Tunisia is also bound by the UN Convention on the Elimination of All Forms of Discrimination against Women (CEDAW), ratified in 2014 by the Tunisian parliament. In contrast, the Tunisian Personal Status Code, which regulates family issues, stipulates that the Sunni Islamic jurisprudence should be applied to inheritance issues, whereby women are entitled to only half of what men receive in inheritance.
Essebsi’s proposal to amend the personal status code was not unanimously welcomed in the political and civil circles of Tunisia. Al-Mahaba movement, led by al-Hashemi al-Hamidi, a dissident from the Ennahda movement, called for the withdrawal of confidence from the president on Aug. 13. Meanwhile, in a joint statement Aug. 16, several national movements and cultural institutions said that the president’s proposal was in direct conflict with the verses of the Quran and the basis of religion.
"Calling for equality in inheritance today in a society dominated by private ownership and capitalism is nothing more than transforming the social conflict between Muslims and capitalism and feudalism into family sedition,” Bashir El Seid, the secretary-general of Al-Mourabitoun movement, told Al-Monitor.
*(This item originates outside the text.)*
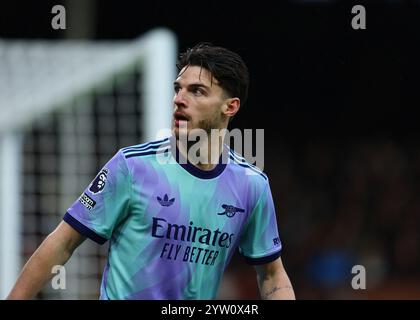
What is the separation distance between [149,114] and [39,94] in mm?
855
“This is a way to distort the conflict, turning the father of a family into the enemy instead of the subordinate and manipulative capitalists. Therefore, we adhere to the Quran and Sharia texts. But we call for equality and fairness in society according to every individual’s efforts, diligence and persistence,” he added.
Tunisia's Grand Mufti Sheikh Othman Battikh said in a surprising statement Aug. 14, “The president’s proposal comes in support of the women’s rights and legal status, guaranteeing the principle of equality between men and women, which our religion calls for.”
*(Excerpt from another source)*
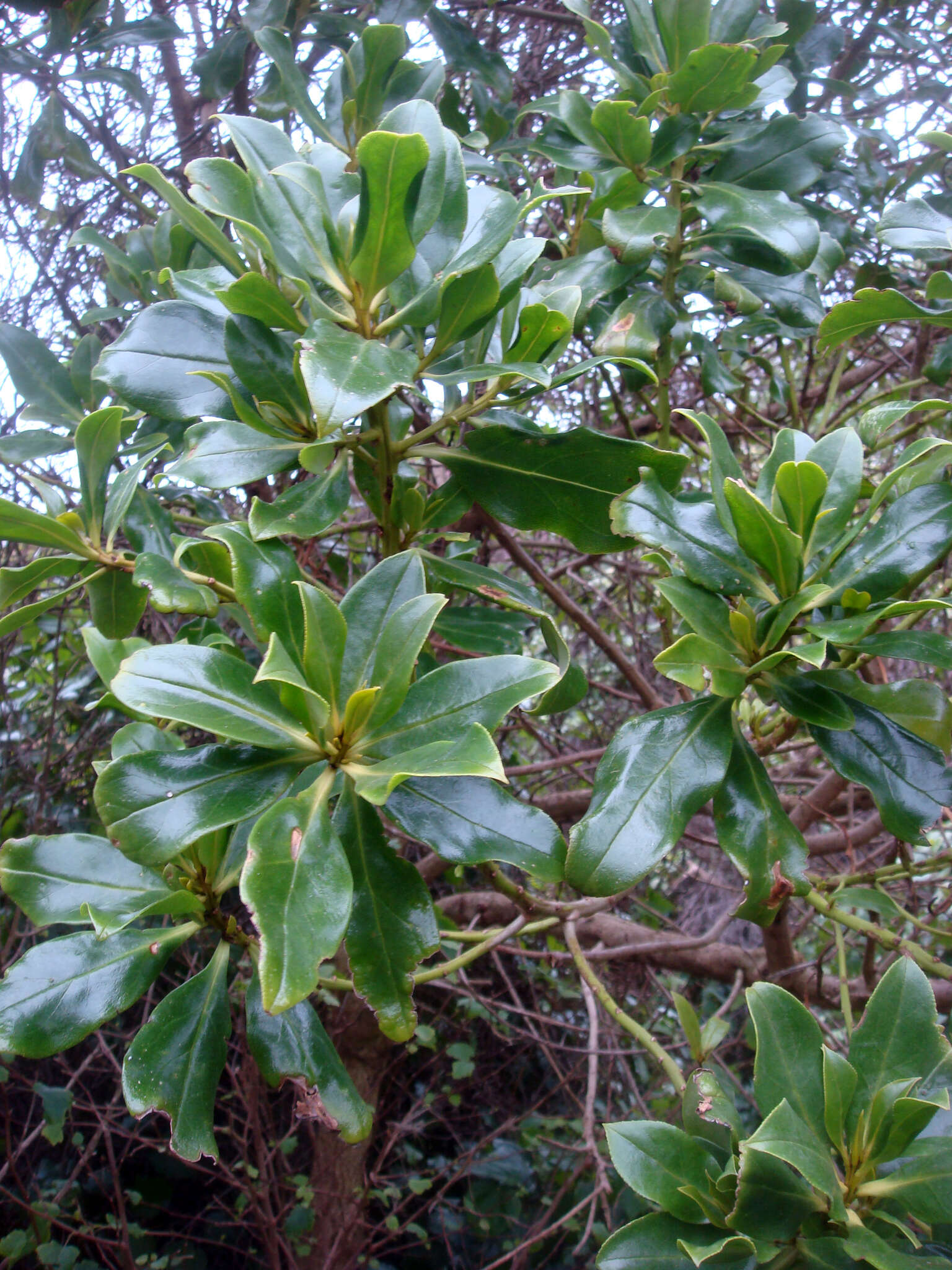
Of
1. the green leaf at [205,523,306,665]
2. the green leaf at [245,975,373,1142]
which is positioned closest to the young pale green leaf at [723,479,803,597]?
the green leaf at [205,523,306,665]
A little over a year ago, in June 2016, Battikh said that equal rights in inheritance are contrary to Sharia, which begs the question about Dar al-Ifta’s affiliation with the political regime. This is especially true since Battikh issued a fatwa Sept. 26, 2016, against protests against the government.
The Ennahda movement, led by Rachid Ghannouchi, has yet to make an official statement in this regard. Ennahda is the main political force that represents conservatives in the country.
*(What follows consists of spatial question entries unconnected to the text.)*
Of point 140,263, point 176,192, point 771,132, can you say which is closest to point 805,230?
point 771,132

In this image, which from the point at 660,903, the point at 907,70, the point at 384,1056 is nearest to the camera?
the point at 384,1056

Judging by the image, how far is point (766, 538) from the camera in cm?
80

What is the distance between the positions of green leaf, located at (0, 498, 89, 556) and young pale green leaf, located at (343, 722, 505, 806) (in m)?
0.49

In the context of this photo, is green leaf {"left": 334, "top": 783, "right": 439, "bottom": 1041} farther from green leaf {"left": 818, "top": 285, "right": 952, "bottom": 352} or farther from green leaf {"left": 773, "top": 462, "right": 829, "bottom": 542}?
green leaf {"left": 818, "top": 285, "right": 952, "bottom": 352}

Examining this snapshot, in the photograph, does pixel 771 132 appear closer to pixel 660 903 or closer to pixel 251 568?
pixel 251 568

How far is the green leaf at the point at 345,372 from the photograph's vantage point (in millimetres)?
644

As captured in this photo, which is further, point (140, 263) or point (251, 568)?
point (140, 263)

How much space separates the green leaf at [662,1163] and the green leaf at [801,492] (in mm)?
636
However, some figures affiliated with the movement expressed their opposition to Essebsi’s controversial statements.
Member of Parliament Abdellatif Makki shared a Facebook post Aug. 15 rejecting the president’s call, saying “changing a clear religious text is not acceptable.”
Ennahda spokesman Imad Al-Khamiri told the Tunisian Al-Ribat radio Aug. 17, “It is too early to talk about the president’s proposal as it should be presented to parliament first.”
The controversy surrounding Essebsi’s proposal has spilled over into neighbouring countries. Al-Azhar’s Undersecretary Abbas Shoman in Egypt criticized the Tunisian president’s proposal in a statement Aug. 15, saying, “This is in conflict with the provisions of the Islamic law.”
“The inheritance is provided for in peremptory verses that cannot be challenged or changed, regardless of time and space,” Shoman added in the statement Aug. 14 that was published on the official Facebook page of Al-Azhar’s undersecretary bureau.
The Tunisian Workers’ Party, part of the Tunisian Popular Front, considered in a statement Aug. 16 that “full and effective equality in legislations and on the ground is a legitimate objective, which Tunisian men and women have fought to achieve for many generations. This equality includes inheritance, family management and the abolition of all discriminatory laws, which have become archaic, such as men’s guardianship over women and the dowry.”
The statement added, however, that “Essebsi’s proposal is not credible as he and his cronies do not favour women’s cause.”
Essebsi’s proposal has reignited the conflict between liberal and leftist movements on the one hand and the conservative movement on the other. It also rekindled the rivalry between secularists and Islamists, which was put out since the president’s alliance with Ennahda following his victory in the legislative and presidential elections in 2014. This new development will have a major impact on the upcoming municipalities elections scheduled to take place by the end of the year.
Ahmed Nadhif is an independent writer and journalist. He is the author of “Tourist rifles: Tunisians in world jihadist networks,” published by the Tunisian Institute for International Relations in 2016.